## Set exercise
Show each row below that contains the word "arched", copying every such row in full.

## Input
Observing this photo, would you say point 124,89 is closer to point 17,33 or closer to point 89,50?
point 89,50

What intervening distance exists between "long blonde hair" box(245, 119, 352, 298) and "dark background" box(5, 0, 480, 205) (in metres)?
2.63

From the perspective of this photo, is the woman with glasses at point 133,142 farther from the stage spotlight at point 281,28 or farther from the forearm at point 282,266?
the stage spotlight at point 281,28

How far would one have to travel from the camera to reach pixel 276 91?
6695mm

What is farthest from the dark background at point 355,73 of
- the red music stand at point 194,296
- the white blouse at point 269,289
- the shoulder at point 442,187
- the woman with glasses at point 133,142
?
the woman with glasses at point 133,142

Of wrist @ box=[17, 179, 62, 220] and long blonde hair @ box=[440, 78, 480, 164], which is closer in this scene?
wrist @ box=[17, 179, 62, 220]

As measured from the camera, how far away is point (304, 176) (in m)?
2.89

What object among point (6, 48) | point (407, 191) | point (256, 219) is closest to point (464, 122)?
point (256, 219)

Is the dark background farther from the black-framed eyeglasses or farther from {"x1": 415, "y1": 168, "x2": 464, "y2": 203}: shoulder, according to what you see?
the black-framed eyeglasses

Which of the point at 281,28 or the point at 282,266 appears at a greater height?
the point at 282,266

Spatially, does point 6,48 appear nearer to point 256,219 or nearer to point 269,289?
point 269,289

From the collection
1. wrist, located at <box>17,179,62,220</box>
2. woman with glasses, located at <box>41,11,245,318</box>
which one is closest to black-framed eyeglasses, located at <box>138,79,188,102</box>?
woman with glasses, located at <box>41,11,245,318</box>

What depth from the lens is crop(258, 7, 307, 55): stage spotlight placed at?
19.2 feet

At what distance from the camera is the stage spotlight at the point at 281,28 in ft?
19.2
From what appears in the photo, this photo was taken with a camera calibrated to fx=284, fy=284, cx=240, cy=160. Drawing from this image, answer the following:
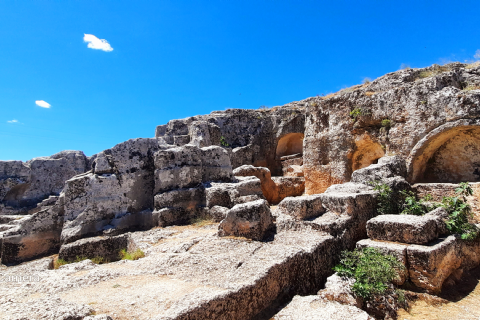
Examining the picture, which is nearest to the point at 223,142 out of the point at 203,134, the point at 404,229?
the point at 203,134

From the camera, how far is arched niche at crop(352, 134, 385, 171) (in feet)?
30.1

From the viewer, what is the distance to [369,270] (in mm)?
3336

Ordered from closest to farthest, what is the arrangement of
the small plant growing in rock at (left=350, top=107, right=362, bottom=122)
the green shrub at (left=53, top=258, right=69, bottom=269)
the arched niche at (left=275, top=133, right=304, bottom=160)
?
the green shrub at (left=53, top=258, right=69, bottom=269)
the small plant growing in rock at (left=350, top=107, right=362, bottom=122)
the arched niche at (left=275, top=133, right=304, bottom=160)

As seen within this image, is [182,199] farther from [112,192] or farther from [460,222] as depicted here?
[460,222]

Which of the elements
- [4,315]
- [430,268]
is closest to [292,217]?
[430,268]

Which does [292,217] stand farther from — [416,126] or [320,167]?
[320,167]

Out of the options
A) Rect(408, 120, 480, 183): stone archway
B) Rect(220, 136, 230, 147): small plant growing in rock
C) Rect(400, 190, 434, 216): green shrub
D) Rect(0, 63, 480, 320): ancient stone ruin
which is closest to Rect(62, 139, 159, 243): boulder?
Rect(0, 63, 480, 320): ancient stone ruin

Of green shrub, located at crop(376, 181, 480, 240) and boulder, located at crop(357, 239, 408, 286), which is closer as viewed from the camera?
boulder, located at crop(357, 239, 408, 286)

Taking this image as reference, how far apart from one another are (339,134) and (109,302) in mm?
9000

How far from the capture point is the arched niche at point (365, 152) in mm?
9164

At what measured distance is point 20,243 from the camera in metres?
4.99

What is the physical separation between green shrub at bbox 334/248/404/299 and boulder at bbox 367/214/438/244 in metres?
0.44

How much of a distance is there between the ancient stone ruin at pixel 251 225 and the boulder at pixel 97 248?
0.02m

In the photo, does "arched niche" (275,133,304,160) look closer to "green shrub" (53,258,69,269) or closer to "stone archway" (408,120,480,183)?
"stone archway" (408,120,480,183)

* * *

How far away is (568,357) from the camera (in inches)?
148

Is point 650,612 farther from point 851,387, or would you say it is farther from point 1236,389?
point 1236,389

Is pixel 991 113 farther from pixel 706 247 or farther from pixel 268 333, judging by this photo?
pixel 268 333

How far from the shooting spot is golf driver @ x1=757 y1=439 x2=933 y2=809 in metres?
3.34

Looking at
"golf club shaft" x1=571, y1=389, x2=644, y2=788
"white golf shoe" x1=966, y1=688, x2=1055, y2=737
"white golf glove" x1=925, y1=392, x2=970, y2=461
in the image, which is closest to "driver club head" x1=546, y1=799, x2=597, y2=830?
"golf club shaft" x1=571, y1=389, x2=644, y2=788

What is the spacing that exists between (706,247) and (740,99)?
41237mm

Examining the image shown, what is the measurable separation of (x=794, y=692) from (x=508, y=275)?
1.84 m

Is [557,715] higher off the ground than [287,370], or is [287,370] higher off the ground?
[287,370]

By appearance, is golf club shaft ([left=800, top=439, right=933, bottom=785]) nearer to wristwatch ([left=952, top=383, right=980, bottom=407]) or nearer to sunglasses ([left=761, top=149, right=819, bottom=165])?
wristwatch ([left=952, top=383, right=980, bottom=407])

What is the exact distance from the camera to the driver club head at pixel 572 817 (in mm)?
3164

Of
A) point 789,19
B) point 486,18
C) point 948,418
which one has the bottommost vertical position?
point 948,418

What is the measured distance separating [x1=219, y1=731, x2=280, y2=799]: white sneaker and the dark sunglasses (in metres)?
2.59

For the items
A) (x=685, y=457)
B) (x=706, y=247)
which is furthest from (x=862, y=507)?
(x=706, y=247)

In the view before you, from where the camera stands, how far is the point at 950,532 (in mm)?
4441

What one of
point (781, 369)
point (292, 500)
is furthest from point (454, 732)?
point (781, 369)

...

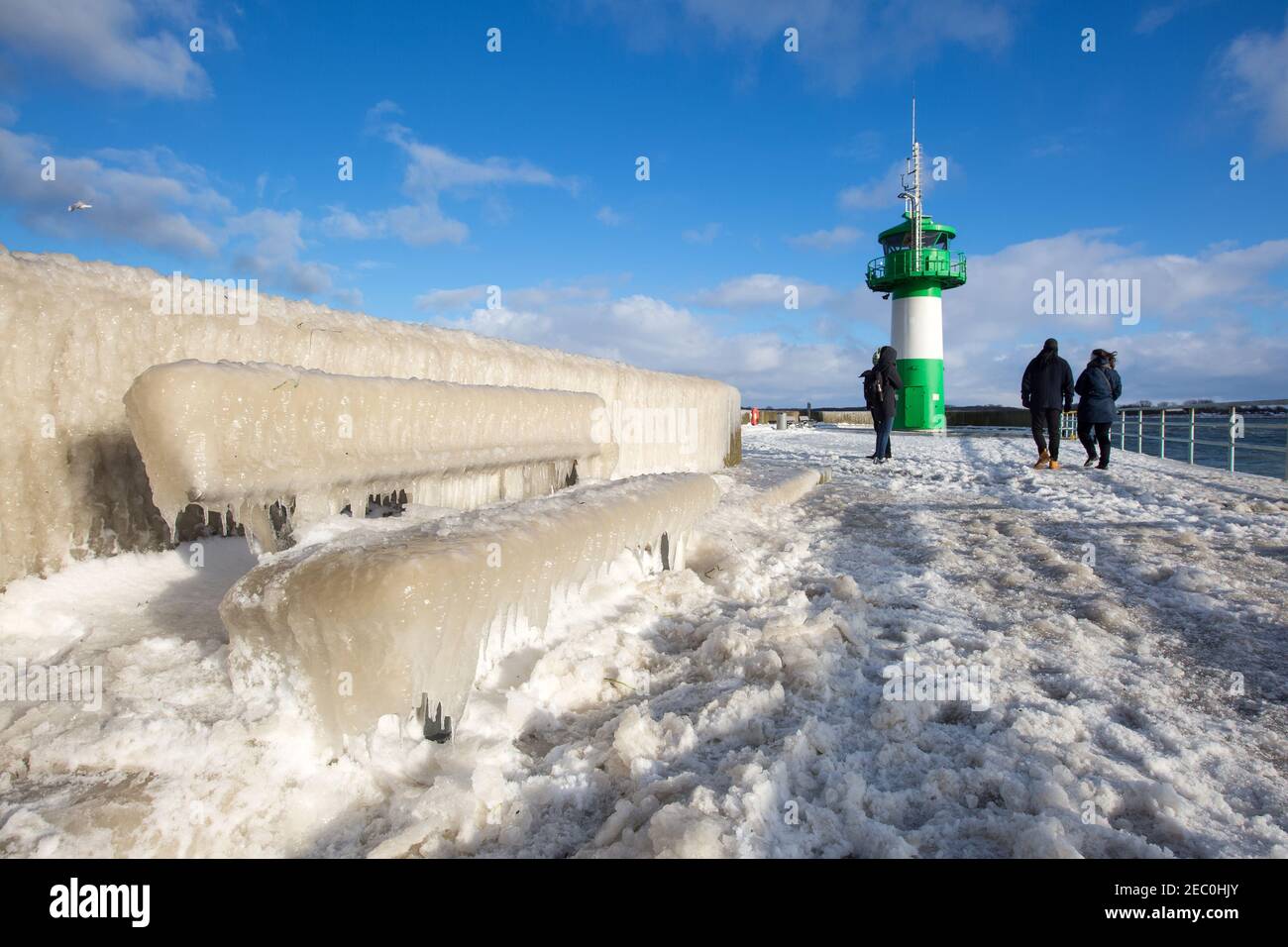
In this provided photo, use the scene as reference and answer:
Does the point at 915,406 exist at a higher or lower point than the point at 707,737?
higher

## The output
From the camera, how far is arched niche at crop(352, 134, 385, 171) (in feet)?
the arched niche at (left=275, top=133, right=304, bottom=160)
the arched niche at (left=275, top=133, right=304, bottom=160)
How far from the capture point is the arched niche at point (365, 152) in mm?
In the photo, does "arched niche" (275,133,304,160) look closer to "green shrub" (53,258,69,269) or closer to "stone archway" (408,120,480,183)?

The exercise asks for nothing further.